• ABOUT THIS TASK
Find the line with "not be analysed?" in the records below. Output exactly from there until after the line with "Sickness = Big Business", without pictures.

• MATERIAL PROVIDED
--*--

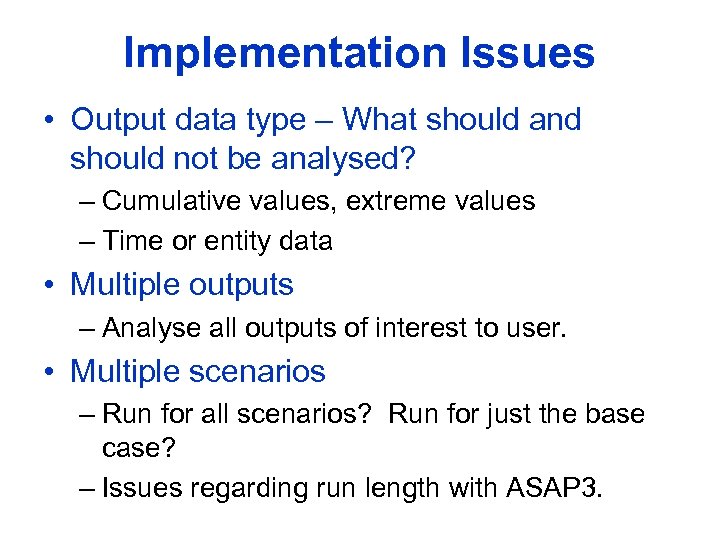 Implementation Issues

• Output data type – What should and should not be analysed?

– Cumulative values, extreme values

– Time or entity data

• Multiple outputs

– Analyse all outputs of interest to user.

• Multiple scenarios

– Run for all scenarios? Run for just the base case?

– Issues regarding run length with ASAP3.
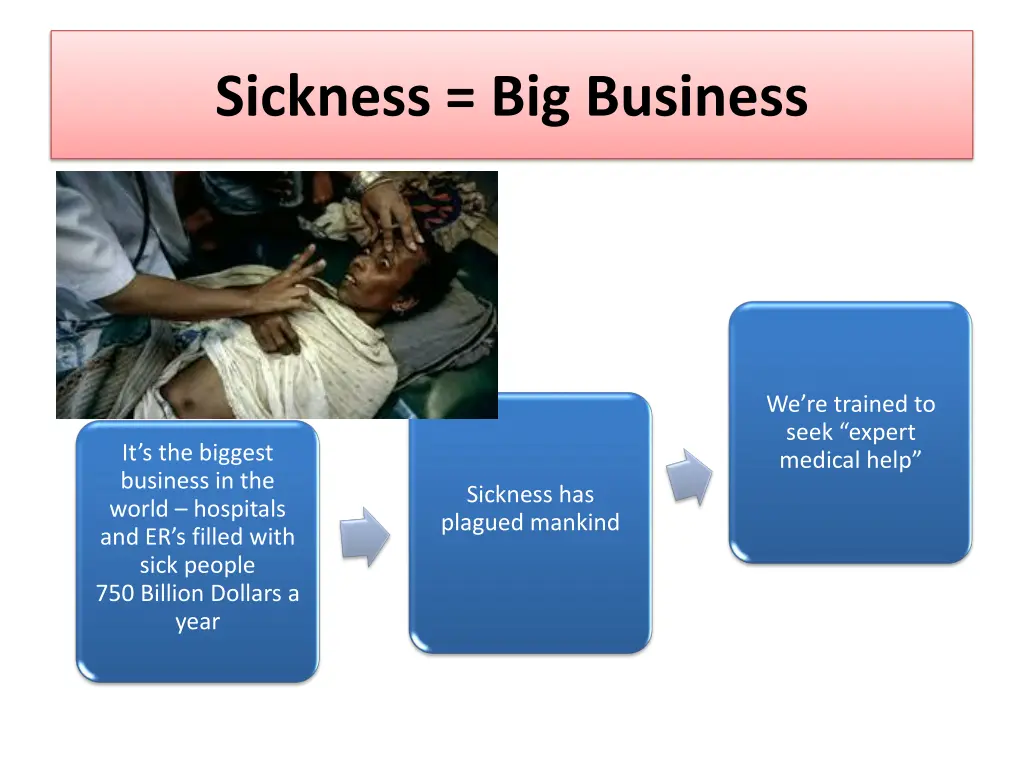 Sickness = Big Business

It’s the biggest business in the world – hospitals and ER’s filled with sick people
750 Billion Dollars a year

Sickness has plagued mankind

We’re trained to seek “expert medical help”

--*--

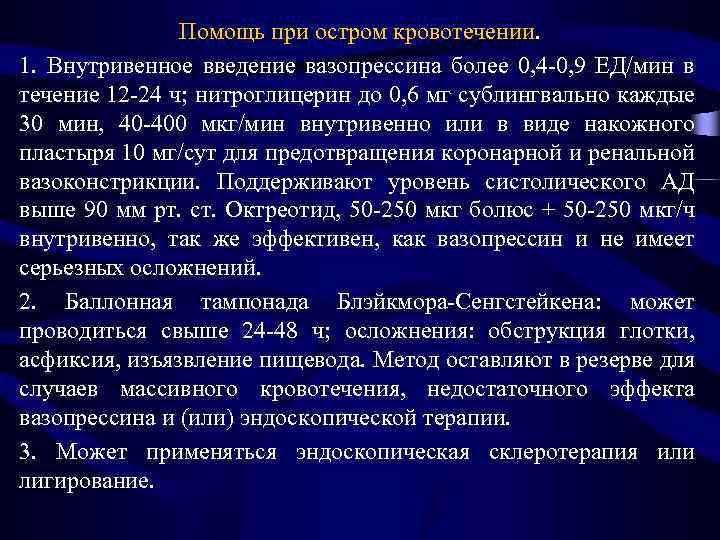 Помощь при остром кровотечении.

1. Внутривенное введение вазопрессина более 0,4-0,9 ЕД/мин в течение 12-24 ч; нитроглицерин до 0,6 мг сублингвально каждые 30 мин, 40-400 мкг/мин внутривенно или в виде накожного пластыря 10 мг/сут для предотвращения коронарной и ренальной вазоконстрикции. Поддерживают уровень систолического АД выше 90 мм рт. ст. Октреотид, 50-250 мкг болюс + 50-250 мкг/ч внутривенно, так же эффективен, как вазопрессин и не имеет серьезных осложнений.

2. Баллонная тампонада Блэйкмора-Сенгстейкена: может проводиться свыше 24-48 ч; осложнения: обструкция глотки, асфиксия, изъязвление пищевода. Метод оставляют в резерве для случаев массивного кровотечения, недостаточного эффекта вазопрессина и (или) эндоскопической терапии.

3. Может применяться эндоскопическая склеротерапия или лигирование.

--*--

• OUTPUT FOR THIS EXERCISE
• Output data type – What should and should not be analysed?

– Cumulative values, extreme values

– Time or entity data

• Multiple outputs

– Analyse all outputs of interest to user.

• Multiple scenarios

– Run for all scenarios? Run for just the base case?

– Issues regarding run length with ASAP3.
 Sickness = Big Business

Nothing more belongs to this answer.